Task brief: Copy every one of the records below word for word, keeping each line unchanged.

[Records of spatial reasoning questions]
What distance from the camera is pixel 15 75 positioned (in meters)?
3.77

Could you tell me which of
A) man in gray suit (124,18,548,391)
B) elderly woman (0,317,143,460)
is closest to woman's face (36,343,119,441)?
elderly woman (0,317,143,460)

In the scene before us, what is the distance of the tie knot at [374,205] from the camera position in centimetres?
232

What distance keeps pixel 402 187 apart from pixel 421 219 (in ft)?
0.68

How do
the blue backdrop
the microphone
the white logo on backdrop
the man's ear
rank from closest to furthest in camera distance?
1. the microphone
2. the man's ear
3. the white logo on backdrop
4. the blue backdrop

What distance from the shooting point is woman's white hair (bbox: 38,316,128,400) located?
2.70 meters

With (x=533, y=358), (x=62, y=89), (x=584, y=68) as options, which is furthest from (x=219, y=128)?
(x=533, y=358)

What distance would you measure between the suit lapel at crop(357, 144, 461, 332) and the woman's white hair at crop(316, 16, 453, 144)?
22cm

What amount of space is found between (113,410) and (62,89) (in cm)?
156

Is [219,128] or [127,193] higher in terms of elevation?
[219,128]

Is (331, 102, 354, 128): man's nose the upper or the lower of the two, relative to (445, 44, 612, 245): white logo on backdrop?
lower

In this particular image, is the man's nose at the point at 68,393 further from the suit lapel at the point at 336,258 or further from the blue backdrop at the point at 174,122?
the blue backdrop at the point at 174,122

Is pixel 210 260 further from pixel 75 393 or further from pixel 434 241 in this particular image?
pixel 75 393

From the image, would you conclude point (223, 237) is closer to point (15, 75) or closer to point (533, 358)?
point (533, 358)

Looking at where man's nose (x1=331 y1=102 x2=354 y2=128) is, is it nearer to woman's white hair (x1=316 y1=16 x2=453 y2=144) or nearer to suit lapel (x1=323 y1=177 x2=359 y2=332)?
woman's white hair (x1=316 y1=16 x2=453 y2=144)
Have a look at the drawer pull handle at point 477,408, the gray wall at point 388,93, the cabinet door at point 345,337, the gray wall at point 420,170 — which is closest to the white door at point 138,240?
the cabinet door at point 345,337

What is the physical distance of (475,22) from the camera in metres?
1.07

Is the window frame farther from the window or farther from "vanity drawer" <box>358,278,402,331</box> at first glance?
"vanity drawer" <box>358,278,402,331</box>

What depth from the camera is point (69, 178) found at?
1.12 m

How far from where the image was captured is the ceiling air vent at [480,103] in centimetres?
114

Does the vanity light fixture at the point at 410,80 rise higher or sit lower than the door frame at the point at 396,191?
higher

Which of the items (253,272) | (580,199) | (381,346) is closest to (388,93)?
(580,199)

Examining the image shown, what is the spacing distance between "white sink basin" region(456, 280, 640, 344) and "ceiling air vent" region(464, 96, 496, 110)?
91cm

Correct result:
What distance from the camera is pixel 15 75 positioned (in meters)?
3.77

Could you tell me which of
A) man in gray suit (124,18,548,391)
B) elderly woman (0,317,143,460)
is closest to woman's face (36,343,119,441)?
elderly woman (0,317,143,460)

In the scene before us, what is the distance of the tie knot at [374,205] from the camera position in centimetres?
232

What distance keeps pixel 402 187 apart from pixel 421 219 (in ft)?
0.68

How do
the blue backdrop
the microphone
the white logo on backdrop
the man's ear
rank from closest to furthest in camera distance?
1. the microphone
2. the man's ear
3. the white logo on backdrop
4. the blue backdrop

What distance from the shooting point is woman's white hair (bbox: 38,316,128,400) located?
2.70 meters

With (x=533, y=358), (x=62, y=89), (x=584, y=68) as options, which is furthest from (x=219, y=128)?
(x=533, y=358)

What distance would you measure between the suit lapel at crop(357, 144, 461, 332) and the woman's white hair at crop(316, 16, 453, 144)?
22cm

What amount of space is found between (113,410) and (62,89) (in cm)?
156

Is [219,128] or [127,193] higher in terms of elevation?
[219,128]

Is (331, 102, 354, 128): man's nose the upper or the lower of the two, relative to (445, 44, 612, 245): white logo on backdrop?
lower

In this particular image, is the man's nose at the point at 68,393 further from the suit lapel at the point at 336,258 or further from the blue backdrop at the point at 174,122?
the blue backdrop at the point at 174,122

Is pixel 210 260 further from pixel 75 393 or further from pixel 434 241 in this particular image?
pixel 75 393

From the image, would you conclude point (223, 237) is closer to point (15, 75) or closer to point (533, 358)?
point (533, 358)

Looking at where man's nose (x1=331 y1=102 x2=354 y2=128) is, is it nearer to woman's white hair (x1=316 y1=16 x2=453 y2=144) or nearer to suit lapel (x1=323 y1=177 x2=359 y2=332)?
woman's white hair (x1=316 y1=16 x2=453 y2=144)
Have a look at the drawer pull handle at point 477,408, the gray wall at point 388,93, the cabinet door at point 345,337, the gray wall at point 420,170 — which is closest to the white door at point 138,240?
the cabinet door at point 345,337

What is the physical distance of (475,22) from the camera in metres?
1.07

Is the window frame farther from the window or farther from "vanity drawer" <box>358,278,402,331</box> at first glance?
"vanity drawer" <box>358,278,402,331</box>

What depth from the camera is point (69, 178) found at?
1.12 m

How far from where the image was captured is the ceiling air vent at [480,103] in centimetres?
114

Does the vanity light fixture at the point at 410,80 rise higher or sit lower than the door frame at the point at 396,191?
higher

Which of the items (253,272) | (580,199) | (381,346) is closest to (388,93)?
(580,199)

Examining the image shown, what is the spacing distance between "white sink basin" region(456, 280, 640, 344) and "ceiling air vent" region(464, 96, 496, 110)?
91cm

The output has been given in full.